There are essentially three broad categories of destruction approaches, all used successfully in the above programs. These approaches can be mixed and matched, depending on the type, size, quantity, and condition of the agents, munitions, and containers.

Incineration.The initial destruction technology used by the United States—which began operating its first prototype facility on Johnston Atoll in the Pacific Ocean in 1990—involves burning chemical agents and munitions in high-temperature furnaces. Individual munitions such as rockets and artillery shells, likely similar to what has been used in Syria, are dismantled and drained of their liquid agents on a robotic disassembly line. The liquid agent is captured in holding tanks and then moved to a liquid furnace. Should the munitions include explosives or propellant, these are separated and burned in an explosives furnace, armored to withstand blasts. A metal parts furnace is used to burn any remaining residue of agent left in the metal containers and weapon shells A fourth “dunnage” furnace was designed to burn all other materials—wood pallets, plastics, fiberglass cases—but in practice, these potentially contaminated materials are fed through the metal parts furnace as well.

Tons of gaseous effluents from this process are then scrubbed by multiple wet and dry filters and released into the atmosphere through a tall smokestack; alarms notify workers if any agent is accidently released out the smokestack.

Neutralization.The preferred process of Russia and four American states has been a wet chemistry approach, typically called neutralization or hydrolysis. This requires that the chemical weapons container or weapon be drained; its liquid agent is placed in a mixing tank with hot water or a caustic reagent such as sodium hydroxide, or with both. Russia introduces its reagent directly into its large aerial bombs, allowing the chemical process to operate directly in the bomb for a month or more. The chemical reaction destroys the toxicity of the agent and the liquid effluent can then be further processed in a second stage, using either a liquid industrial incinerator or a bioremediation process similar to sewage treatment. The metal parts of weapons are processed in a metal parts furnace.

Explosive destruction systems. In a third option, countries seeking to destroy chemical weapons  detonate or neutralize each weapon in a closed “bang box,” a heavy reactor designed to blow up or treat chemically each individual weapon in a contained and safe manner, capturing and treating all gas, liquid, and solid toxic effluents. This process is being used by the Japanese now to destroy the hundreds of thousands of abandoned Japanese chemical weapons being excavated at multiple sites around China; it is also used to treat unexploded ordnance, both chemical and conventional, unearthed in Europe after the world wars. It will also be used as a complementary treatment process in the United States for some weapons.

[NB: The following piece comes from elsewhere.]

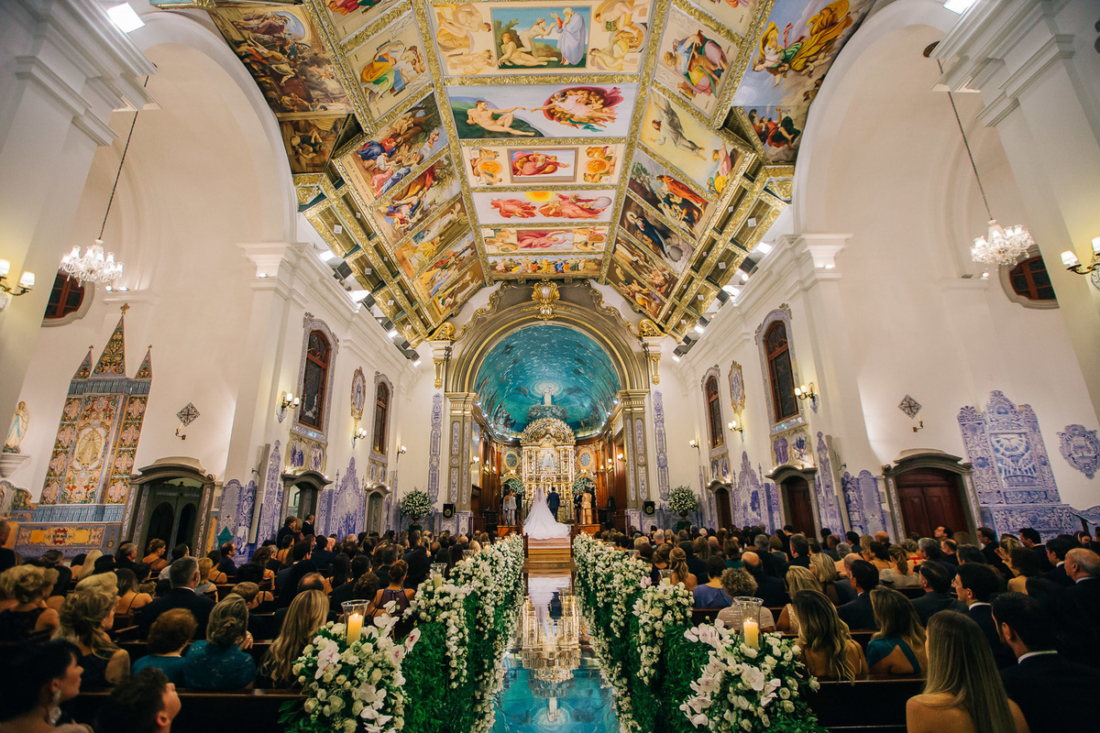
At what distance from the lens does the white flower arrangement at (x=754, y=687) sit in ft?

There are a variety of other possible treatments for destroying chemical weapons, including steam reactors, plasma reactors, and super-critical water oxidation reactors. The basic approach to chemical weapons destruction is typically conditioned on safety, public health, local preferences, cost, and schedule. In fact, the CWC mandates that such demilitarization programs be based primarily on the protection of public health, the environment, and workers. Ocean dumping, burial, and open burning are prohibited, even though these were common practice decades ago.

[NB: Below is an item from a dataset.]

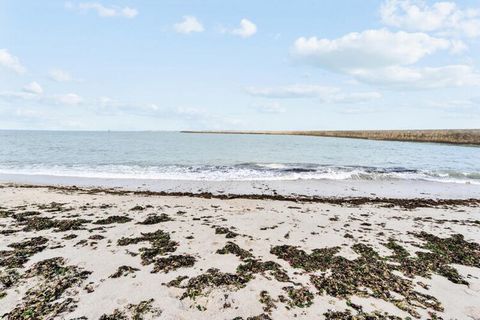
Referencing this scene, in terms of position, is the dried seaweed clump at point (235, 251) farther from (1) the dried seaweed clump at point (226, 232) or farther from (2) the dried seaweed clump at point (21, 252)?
(2) the dried seaweed clump at point (21, 252)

It will be difficult to predict the best destruction options for Syria until more specific details of its program are known: how many sites, how many weapons, what types of agents, the amount of precursor chemicals, and the condition of the stockpiles. The good news is that the governmental and private sectors of the United States, Russia, Germany, Japan, and other countries have many years of experience that can help guide the project. The bad news? It will be a long-term, expensive operation.